Holy hell, 1100 Eevee! That's in tents! That's even a decent Jolt there.

I do know about it and it's meant to work only the once for each...so hopefully we've all saved ours? I know I haven't


----------



## Mike_Wizz (Aug 5, 2013)

Wow I thought I did well at 360cp evee. I did know about the rename just chose not too lol 

Sent from my SM-G900F using Tapatalk


----------



## Clancy (Jul 21, 2013)

Pretty much given up on this, doesn't seem to work properly for me 

When I'm walking, even if I have the phone literally open with the app on and the little bloke is walking around it almost never puts my eggs up. I walk the dog about 2.5-3 km every day and since the games come out I've only supposedly walked about 10km. Anyone else got this issue?

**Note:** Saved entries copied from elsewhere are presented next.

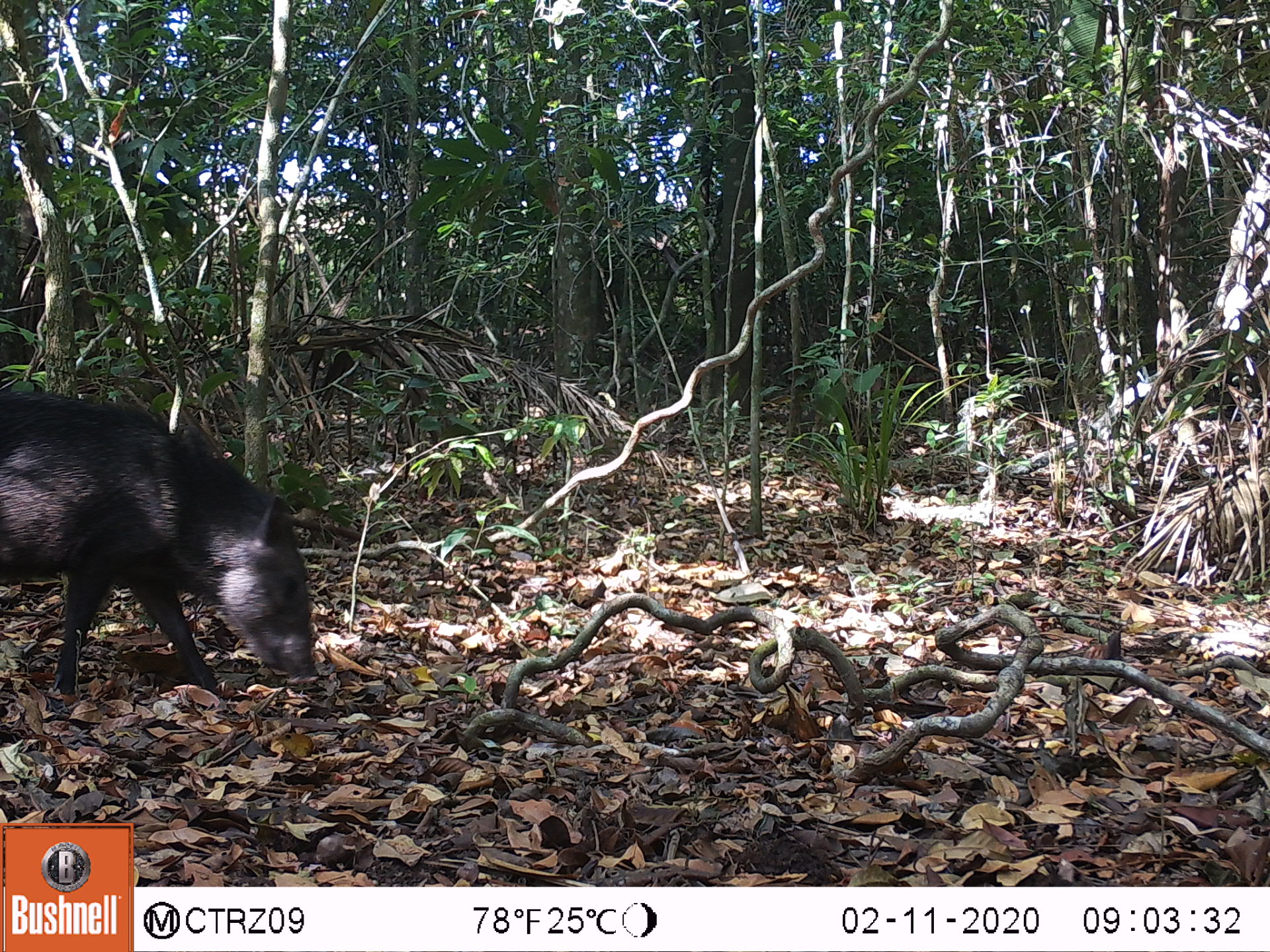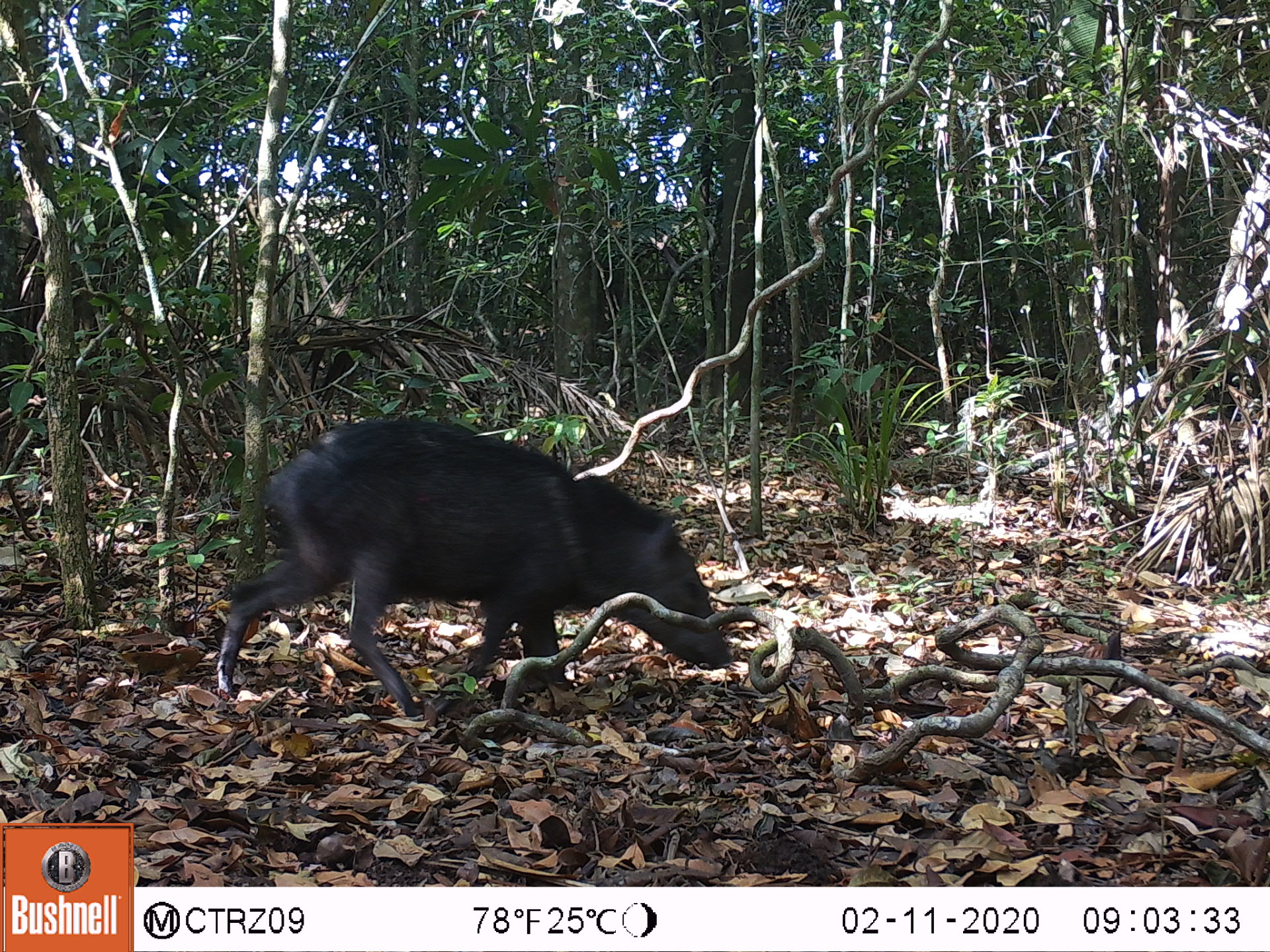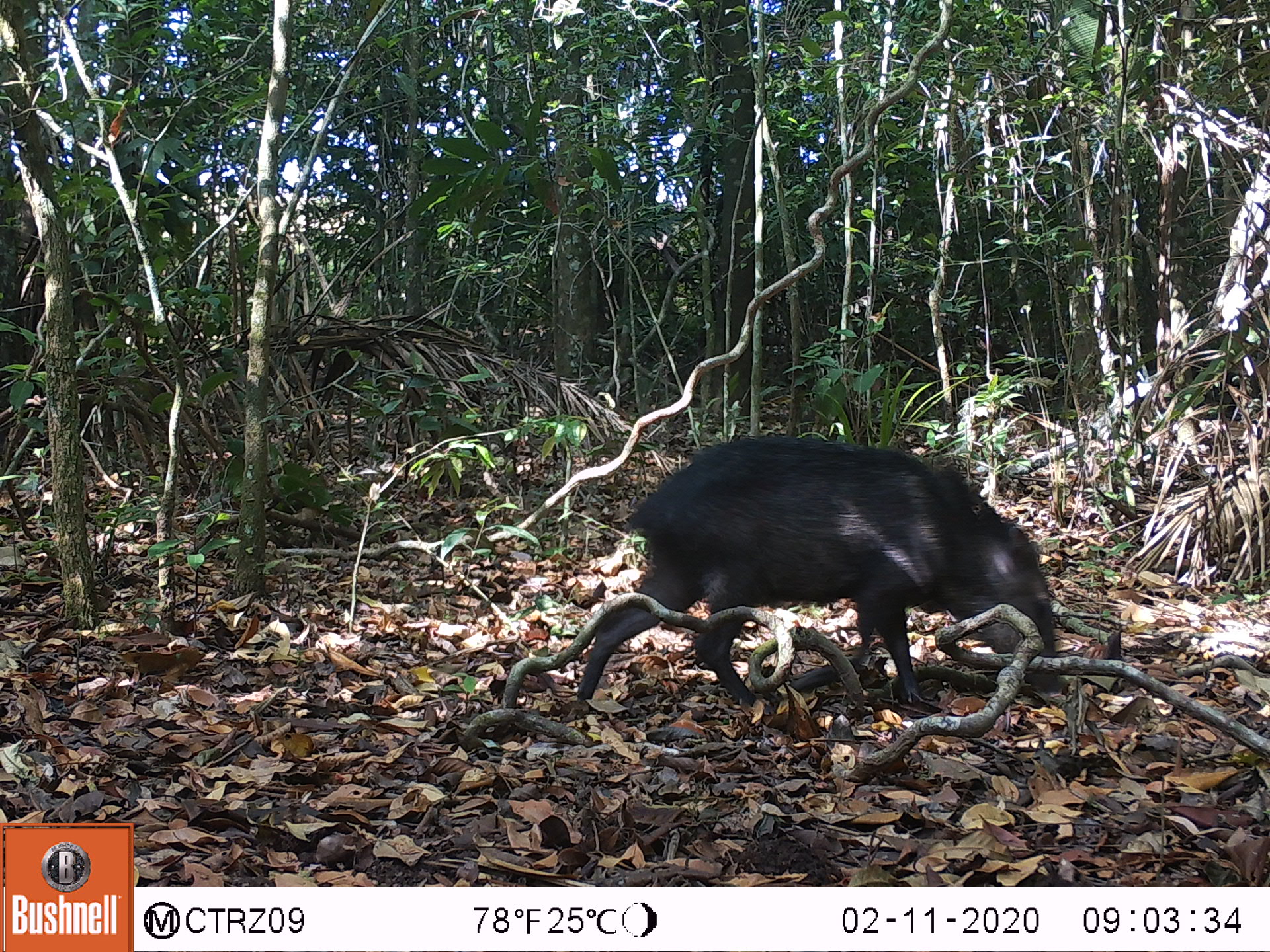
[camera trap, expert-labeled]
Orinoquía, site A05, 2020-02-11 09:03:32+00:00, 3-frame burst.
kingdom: Animalia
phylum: Chordata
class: Mammalia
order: Artiodactyla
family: Tayassuidae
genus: Pecari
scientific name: Pecari tajacu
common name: collared peccary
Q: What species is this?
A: Collared peccary (Pecari tajacu).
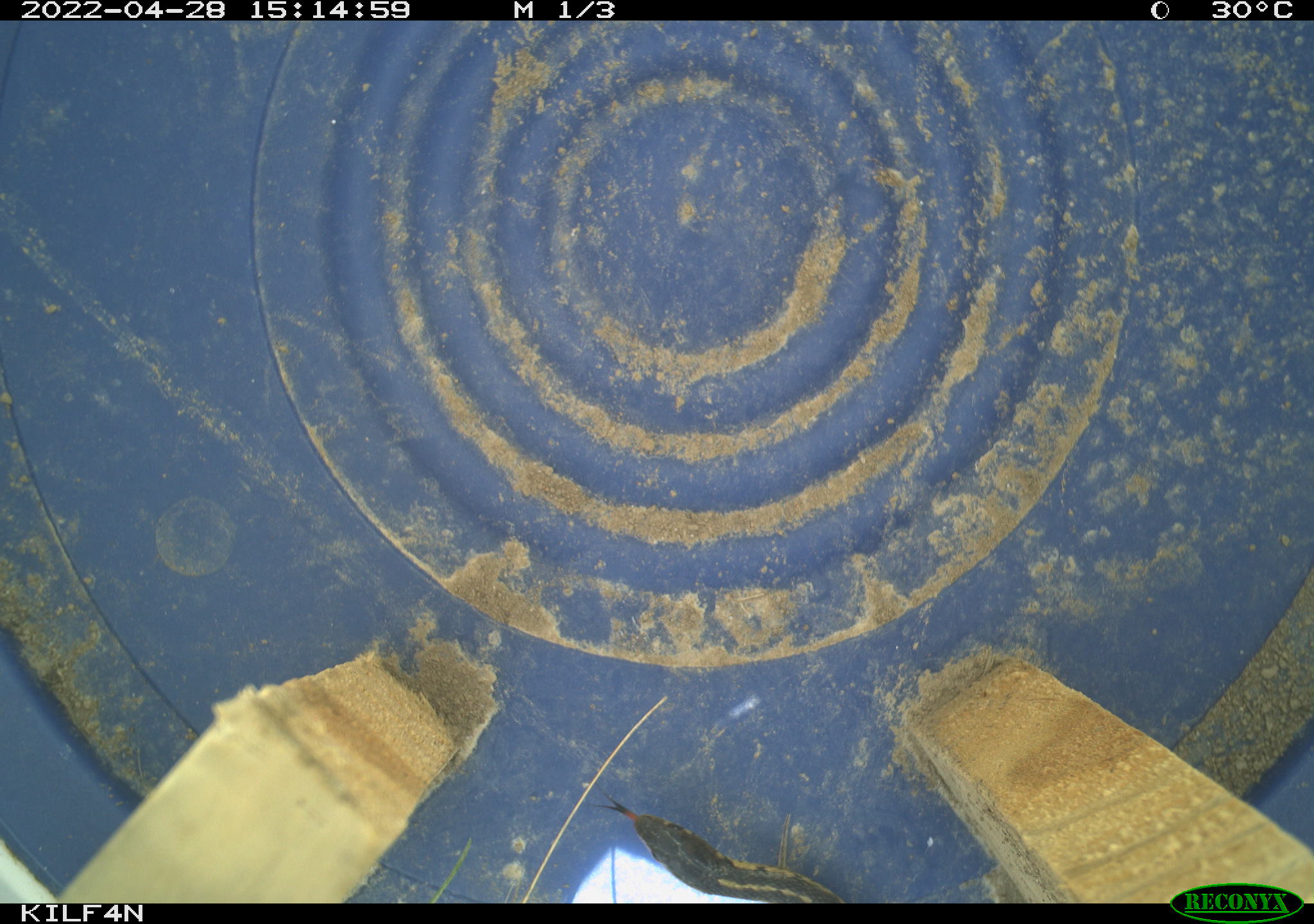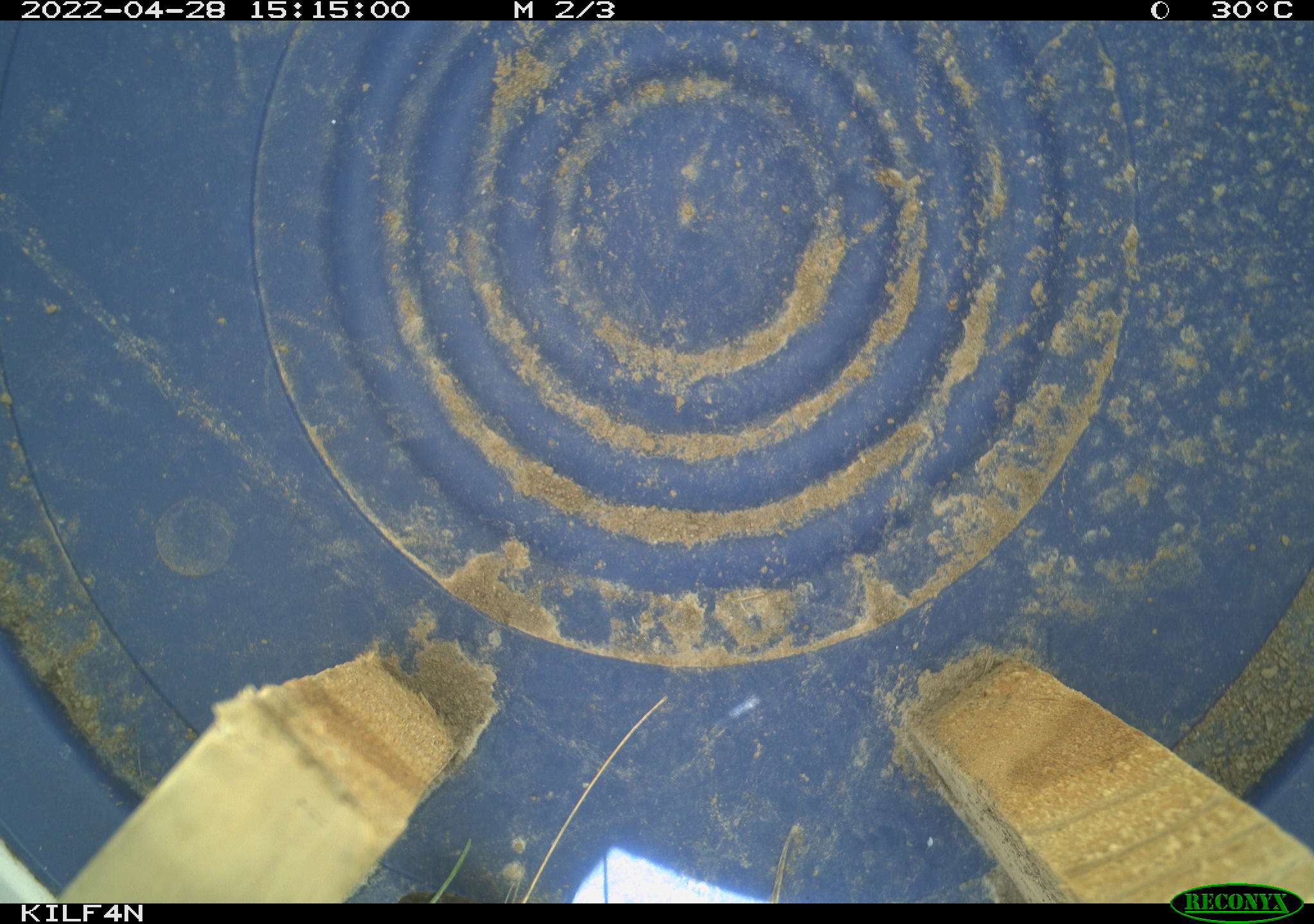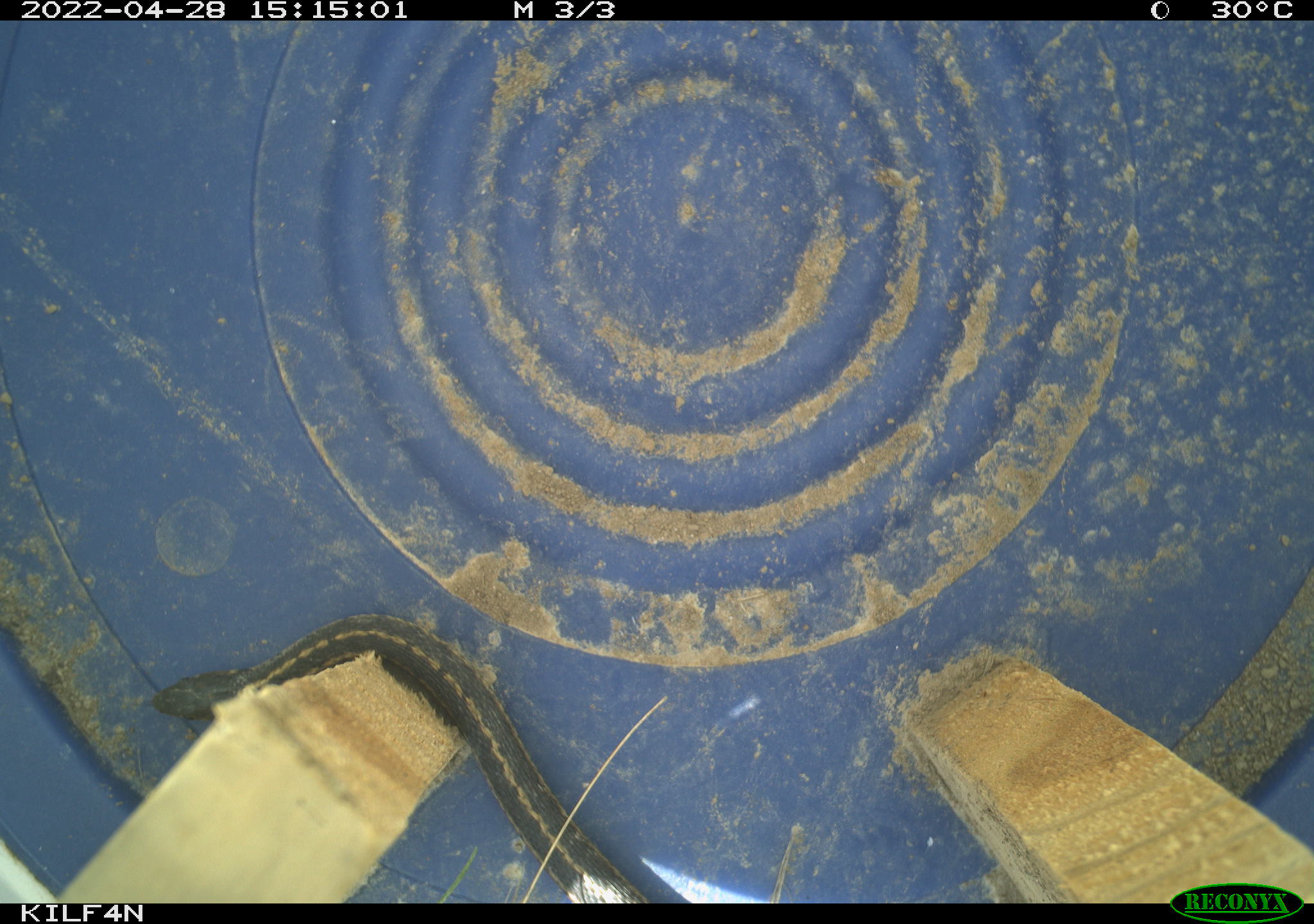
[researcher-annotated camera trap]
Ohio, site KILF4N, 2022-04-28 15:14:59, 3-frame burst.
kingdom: Animalia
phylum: Chordata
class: Reptilia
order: Squamata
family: Colubridae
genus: Thamnophis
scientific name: Thamnophis sirtalis sirtalis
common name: eastern gartersnake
Eastern gartersnake (Thamnophis sirtalis sirtalis).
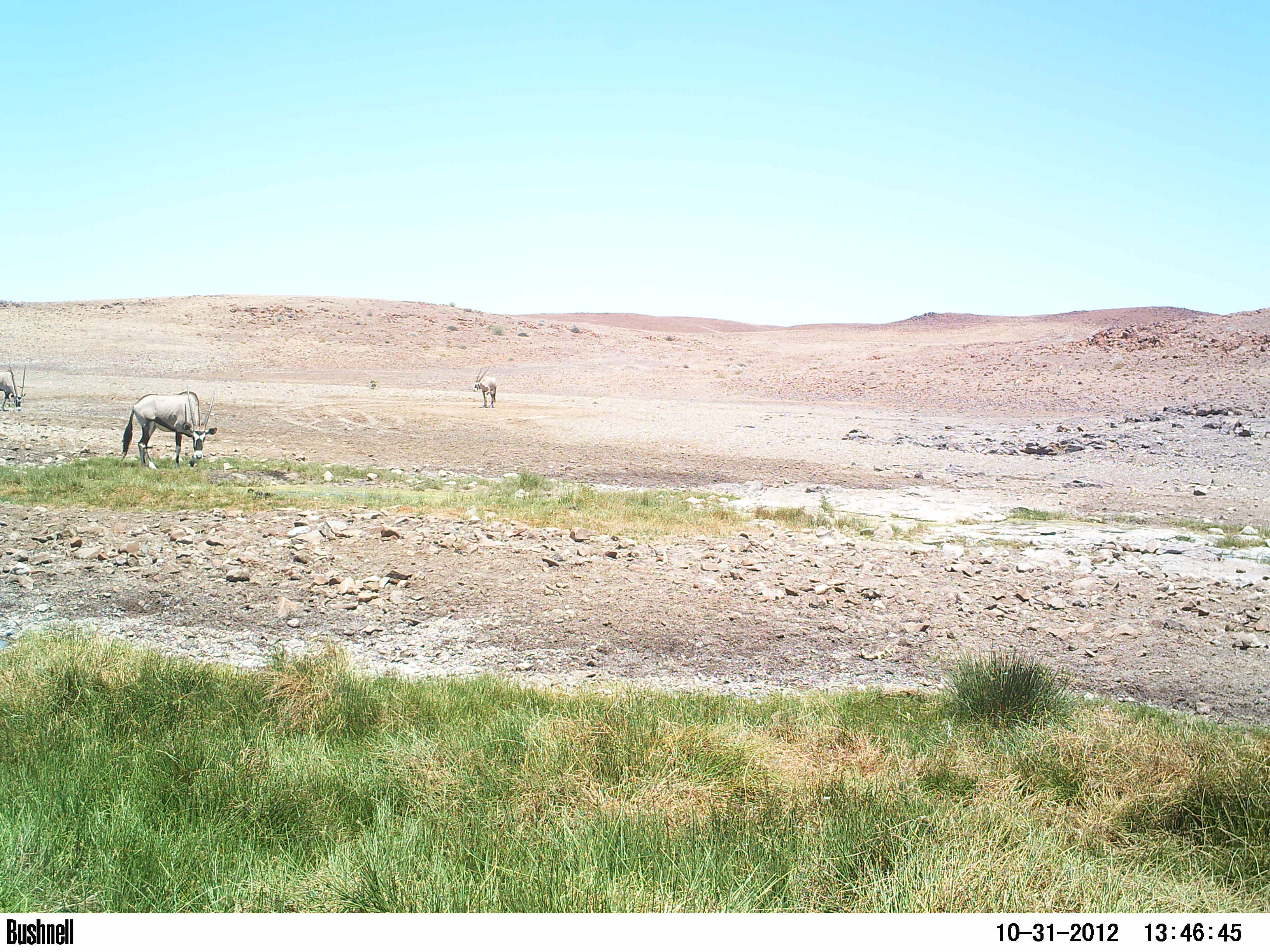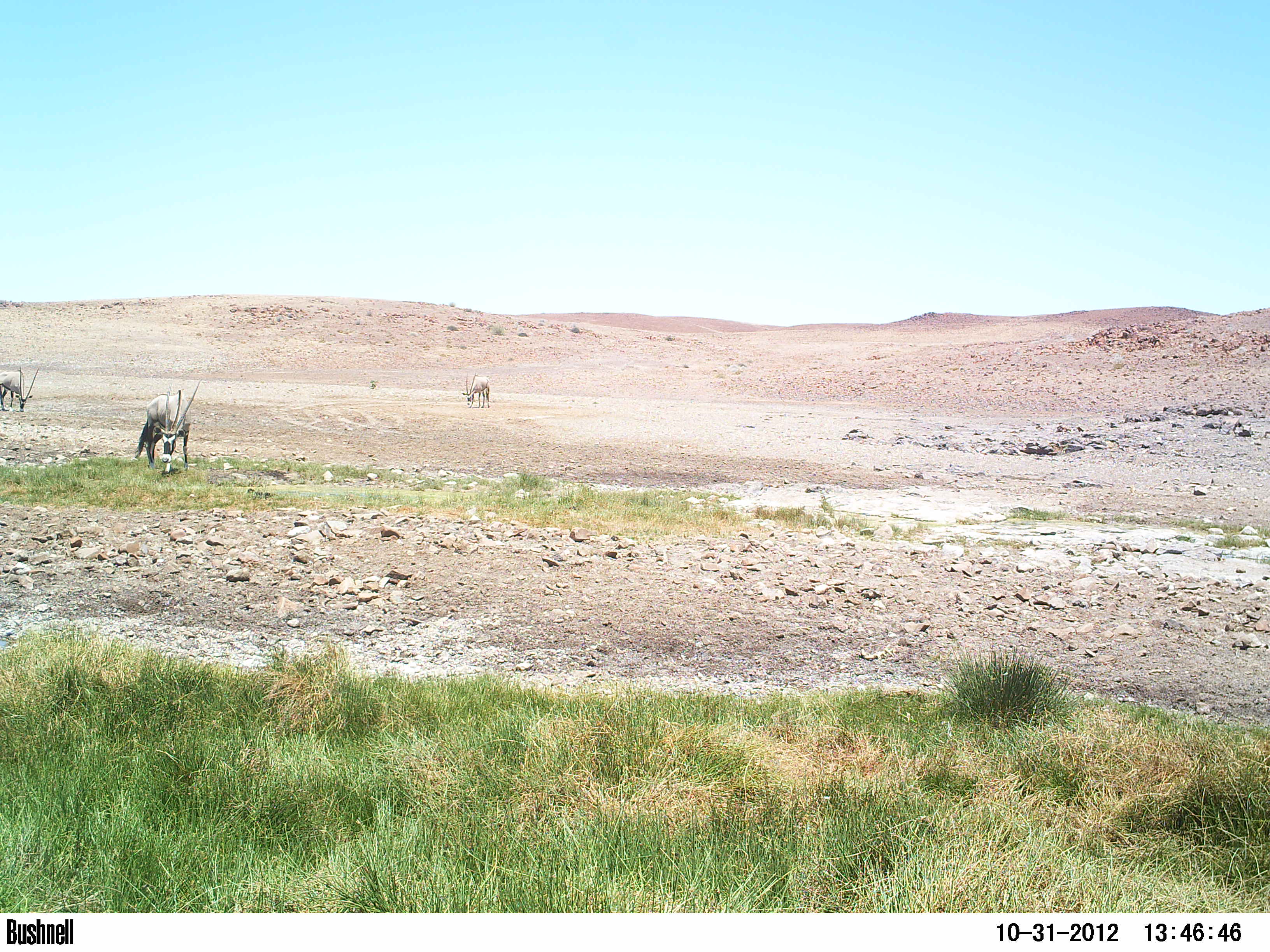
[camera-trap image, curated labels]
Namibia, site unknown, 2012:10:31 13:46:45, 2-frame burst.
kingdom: Animalia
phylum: Chordata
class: Mammalia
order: Artiodactyla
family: Bovidae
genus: Oryx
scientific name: Oryx gazella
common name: gemsbok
Oryx gazella (gemsbok).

Bit annoying as I only go on it when I take the dog out


----------



## Mike_Wizz (Aug 5, 2013)

The only problem I had was that some eggs don't hatch.. they just disappear 

Sent from my SM-G900F using Tapatalk


----------



## shycho (Sep 7, 2010)

So the generation 2 pokemon were released late last night, is anyone on here still playing it?
I don't fight in Gyms anymore, but if i'm walking anywhere i'll have it open to see whats around, certainly not playing it like I did when it was first released.


----------



## LeadFarmer (Feb 23, 2011)

My lad loves it, and gets me to play it for him when I'm out. At first I thought it was an awful game, but I can now see why people like it. Just got to make sure the boss doesn't catch me playing it.


----------



## Brian1612 (Apr 5, 2015)

Stopped playing it ages ago. Was a bit of a distraction while trying to drive...


----------



## JMorty (Apr 25, 2011)

Still play it as much as I did at the start. Hardcore gamer till I die though.

The Gen 2 update is class, really excited about it.


----------